▶ PROBLEM STATEMENT: Give every line of the listing below as a JSON list of strings, one string per line, and skip the blank lines. Leave the pictures out.

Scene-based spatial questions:
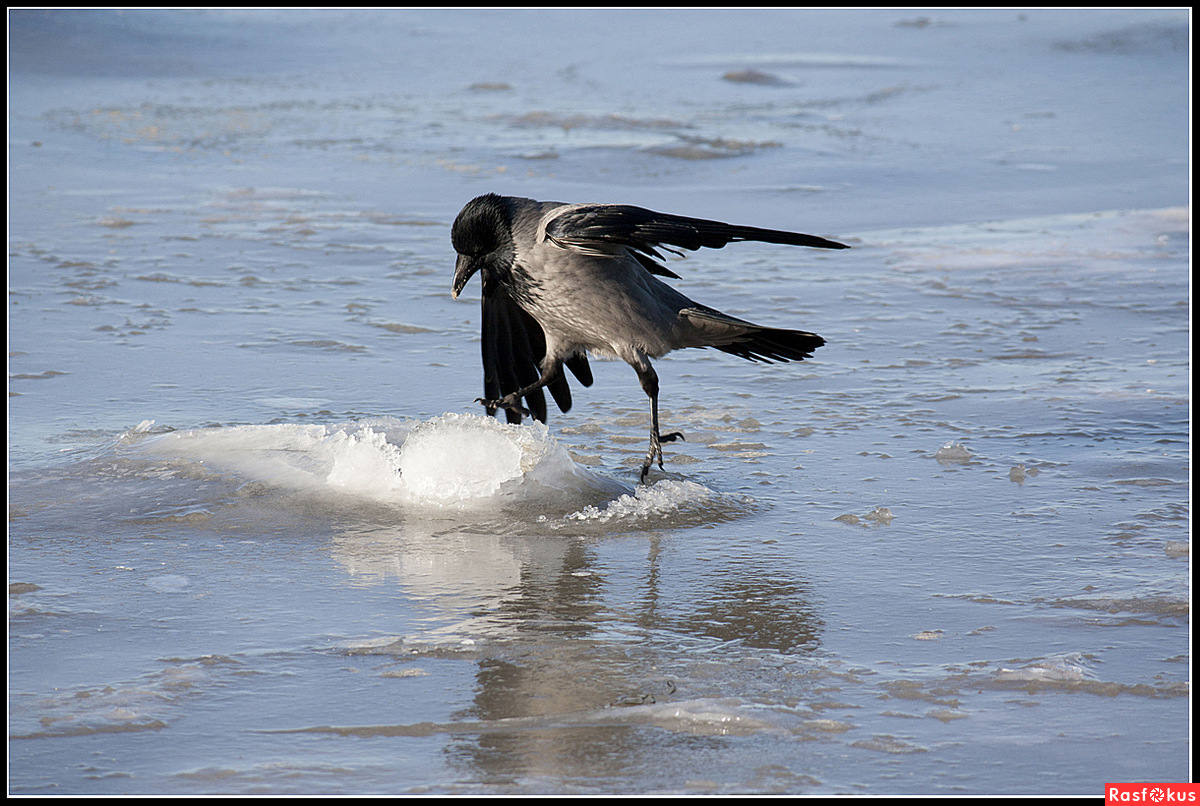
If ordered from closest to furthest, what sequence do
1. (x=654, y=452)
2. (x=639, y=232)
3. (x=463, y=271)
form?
(x=639, y=232) < (x=654, y=452) < (x=463, y=271)

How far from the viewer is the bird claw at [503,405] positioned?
5.59 metres

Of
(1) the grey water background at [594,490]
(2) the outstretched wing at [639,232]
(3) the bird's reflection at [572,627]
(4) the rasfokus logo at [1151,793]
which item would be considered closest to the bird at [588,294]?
(2) the outstretched wing at [639,232]

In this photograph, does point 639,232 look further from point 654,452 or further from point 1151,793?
point 1151,793

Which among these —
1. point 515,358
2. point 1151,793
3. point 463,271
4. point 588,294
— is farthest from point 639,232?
point 1151,793

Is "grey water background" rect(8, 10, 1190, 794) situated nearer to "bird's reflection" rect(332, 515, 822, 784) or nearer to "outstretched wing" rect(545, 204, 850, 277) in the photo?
"bird's reflection" rect(332, 515, 822, 784)

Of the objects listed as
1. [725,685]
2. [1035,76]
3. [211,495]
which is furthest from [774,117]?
[725,685]

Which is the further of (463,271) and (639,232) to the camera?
(463,271)

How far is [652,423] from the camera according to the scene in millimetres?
5266

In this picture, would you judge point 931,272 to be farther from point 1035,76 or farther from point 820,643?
point 1035,76

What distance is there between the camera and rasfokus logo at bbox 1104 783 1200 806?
9.66 ft

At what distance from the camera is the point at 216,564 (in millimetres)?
4246

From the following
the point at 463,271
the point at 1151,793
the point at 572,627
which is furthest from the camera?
the point at 463,271

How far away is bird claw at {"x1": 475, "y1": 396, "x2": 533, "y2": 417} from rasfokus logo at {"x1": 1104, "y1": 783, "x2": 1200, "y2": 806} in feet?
9.98

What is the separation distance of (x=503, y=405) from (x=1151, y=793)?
3.11 m
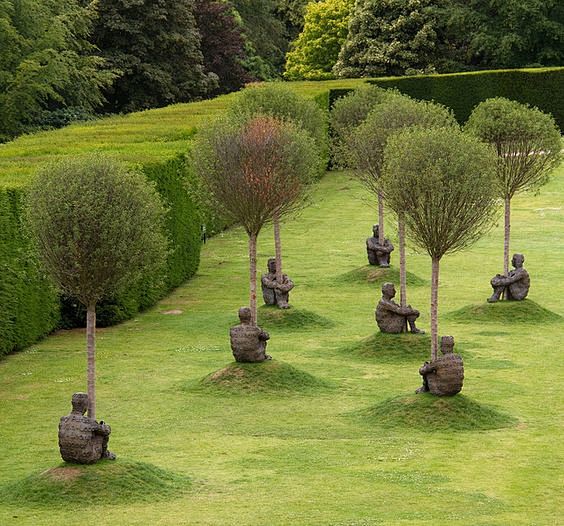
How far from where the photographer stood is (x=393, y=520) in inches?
582

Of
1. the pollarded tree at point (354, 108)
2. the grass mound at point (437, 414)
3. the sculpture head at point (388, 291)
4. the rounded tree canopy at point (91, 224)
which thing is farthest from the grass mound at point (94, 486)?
the pollarded tree at point (354, 108)

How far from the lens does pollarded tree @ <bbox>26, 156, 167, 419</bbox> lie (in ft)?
55.5

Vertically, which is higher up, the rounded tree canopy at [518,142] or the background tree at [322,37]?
the background tree at [322,37]

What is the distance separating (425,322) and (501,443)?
8.77 m

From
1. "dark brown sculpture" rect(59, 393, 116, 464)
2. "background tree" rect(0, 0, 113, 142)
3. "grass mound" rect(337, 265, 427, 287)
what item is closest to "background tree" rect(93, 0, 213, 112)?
"background tree" rect(0, 0, 113, 142)

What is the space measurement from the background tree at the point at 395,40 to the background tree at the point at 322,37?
8468 mm

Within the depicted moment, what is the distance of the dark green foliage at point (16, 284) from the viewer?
77.2 ft

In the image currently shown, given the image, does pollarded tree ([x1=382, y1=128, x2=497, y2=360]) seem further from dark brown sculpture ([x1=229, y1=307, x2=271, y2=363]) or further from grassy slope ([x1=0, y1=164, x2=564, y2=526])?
dark brown sculpture ([x1=229, y1=307, x2=271, y2=363])

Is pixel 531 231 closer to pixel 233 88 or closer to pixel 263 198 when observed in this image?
pixel 263 198

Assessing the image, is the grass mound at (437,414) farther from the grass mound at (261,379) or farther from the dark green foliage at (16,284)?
the dark green foliage at (16,284)

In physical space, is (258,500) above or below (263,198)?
below

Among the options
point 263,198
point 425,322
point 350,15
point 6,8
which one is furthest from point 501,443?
point 350,15

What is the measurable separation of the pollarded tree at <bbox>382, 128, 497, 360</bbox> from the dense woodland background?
3120 centimetres

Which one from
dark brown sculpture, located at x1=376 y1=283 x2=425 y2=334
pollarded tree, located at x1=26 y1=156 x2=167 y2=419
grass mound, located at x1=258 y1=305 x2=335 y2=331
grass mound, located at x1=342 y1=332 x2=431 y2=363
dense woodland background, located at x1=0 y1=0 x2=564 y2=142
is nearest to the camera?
pollarded tree, located at x1=26 y1=156 x2=167 y2=419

▶ TASK RESULT:
[
  "If ordered from closest to furthest, what sequence do",
  "1. (x=654, y=452)",
  "2. (x=639, y=232)",
  "3. (x=463, y=271)",
  "form?",
  "(x=639, y=232) < (x=654, y=452) < (x=463, y=271)",
  "How far from the viewer is the bird claw at [503,405] positioned?",
  "5.59 metres",
  "Of",
  "(1) the grey water background at [594,490]",
  "(2) the outstretched wing at [639,232]",
  "(3) the bird's reflection at [572,627]",
  "(4) the rasfokus logo at [1151,793]",
  "which item would be considered closest to the bird at [588,294]?",
  "(2) the outstretched wing at [639,232]",
  "In this photograph, does point 639,232 look further from point 654,452 or further from point 1151,793?",
  "point 1151,793",
  "Which among these —",
  "1. point 515,358",
  "2. point 1151,793",
  "3. point 463,271",
  "4. point 588,294",
  "— is farthest from point 639,232?",
  "point 1151,793",
  "Is \"grey water background\" rect(8, 10, 1190, 794) situated nearer to \"bird's reflection\" rect(332, 515, 822, 784) or nearer to \"outstretched wing\" rect(545, 204, 850, 277) in the photo?",
  "\"bird's reflection\" rect(332, 515, 822, 784)",
  "Of the objects listed as",
  "1. [725,685]",
  "2. [1035,76]",
  "3. [211,495]",
  "which is furthest from [774,117]?",
  "[725,685]",
  "Which is the further of (463,271) and (639,232) to the camera?",
  "(463,271)",
  "How far is [652,423] from the camera according to the scene in millimetres?",
  "5266",
  "In this picture, would you judge point 931,272 to be farther from point 1035,76 or farther from point 820,643?",
  "point 1035,76",
  "What distance is there between the camera and rasfokus logo at bbox 1104 783 1200 806?",
  "9.66 ft",
  "At what distance from the camera is the point at 216,564 (in millimetres)?",
  "4246",
  "From the following",
  "the point at 463,271",
  "the point at 1151,793",
  "the point at 572,627",
  "which is furthest from the camera?",
  "the point at 463,271",
  "How far away is bird claw at {\"x1\": 475, \"y1\": 396, \"x2\": 533, \"y2\": 417} from rasfokus logo at {\"x1\": 1104, \"y1\": 783, \"x2\": 1200, \"y2\": 806} in feet?",
  "9.98",
  "What is the separation distance of (x=503, y=405) from (x=1151, y=793)?",
  "3.11 m",
  "How far from where the photographer stood is (x=393, y=520) in inches?",
  "582",
  "Of",
  "1. the pollarded tree at point (354, 108)",
  "2. the grass mound at point (437, 414)",
  "3. the sculpture head at point (388, 291)",
  "4. the rounded tree canopy at point (91, 224)",
  "which thing is farthest from the grass mound at point (94, 486)?",
  "the pollarded tree at point (354, 108)",
  "How far from the lens does pollarded tree @ <bbox>26, 156, 167, 419</bbox> lie (in ft)?",
  "55.5",
  "Vertically, which is higher up, the rounded tree canopy at [518,142] or the background tree at [322,37]?",
  "the background tree at [322,37]",
  "What is the distance separating (425,322) and (501,443)?",
  "8.77 m",
  "From",
  "1. \"dark brown sculpture\" rect(59, 393, 116, 464)",
  "2. \"background tree\" rect(0, 0, 113, 142)",
  "3. \"grass mound\" rect(337, 265, 427, 287)",
  "what item is closest to \"background tree\" rect(93, 0, 213, 112)?",
  "\"background tree\" rect(0, 0, 113, 142)",
  "What is the space measurement from the background tree at the point at 395,40 to the background tree at the point at 322,37?",
  "8468 mm",
  "Within the depicted moment, what is the distance of the dark green foliage at point (16, 284) from the viewer?",
  "77.2 ft",
  "In the image currently shown, given the image, does pollarded tree ([x1=382, y1=128, x2=497, y2=360]) seem further from dark brown sculpture ([x1=229, y1=307, x2=271, y2=363]) or further from grassy slope ([x1=0, y1=164, x2=564, y2=526])?",
  "dark brown sculpture ([x1=229, y1=307, x2=271, y2=363])",
  "Is pixel 531 231 closer to pixel 233 88 or closer to pixel 263 198 when observed in this image?",
  "pixel 263 198",
  "Assessing the image, is the grass mound at (437,414) farther from the grass mound at (261,379) or farther from the dark green foliage at (16,284)?",
  "the dark green foliage at (16,284)",
  "In physical space, is (258,500) above or below (263,198)?",
  "below",
  "Among the options",
  "point 263,198",
  "point 425,322",
  "point 350,15",
  "point 6,8",
  "which one is furthest from point 501,443?",
  "point 350,15",
  "What is the measurable separation of the pollarded tree at <bbox>382, 128, 497, 360</bbox> from the dense woodland background?",
  "3120 centimetres",
  "Which one from",
  "dark brown sculpture, located at x1=376 y1=283 x2=425 y2=334",
  "pollarded tree, located at x1=26 y1=156 x2=167 y2=419",
  "grass mound, located at x1=258 y1=305 x2=335 y2=331",
  "grass mound, located at x1=342 y1=332 x2=431 y2=363",
  "dense woodland background, located at x1=0 y1=0 x2=564 y2=142",
  "is nearest to the camera?",
  "pollarded tree, located at x1=26 y1=156 x2=167 y2=419"
]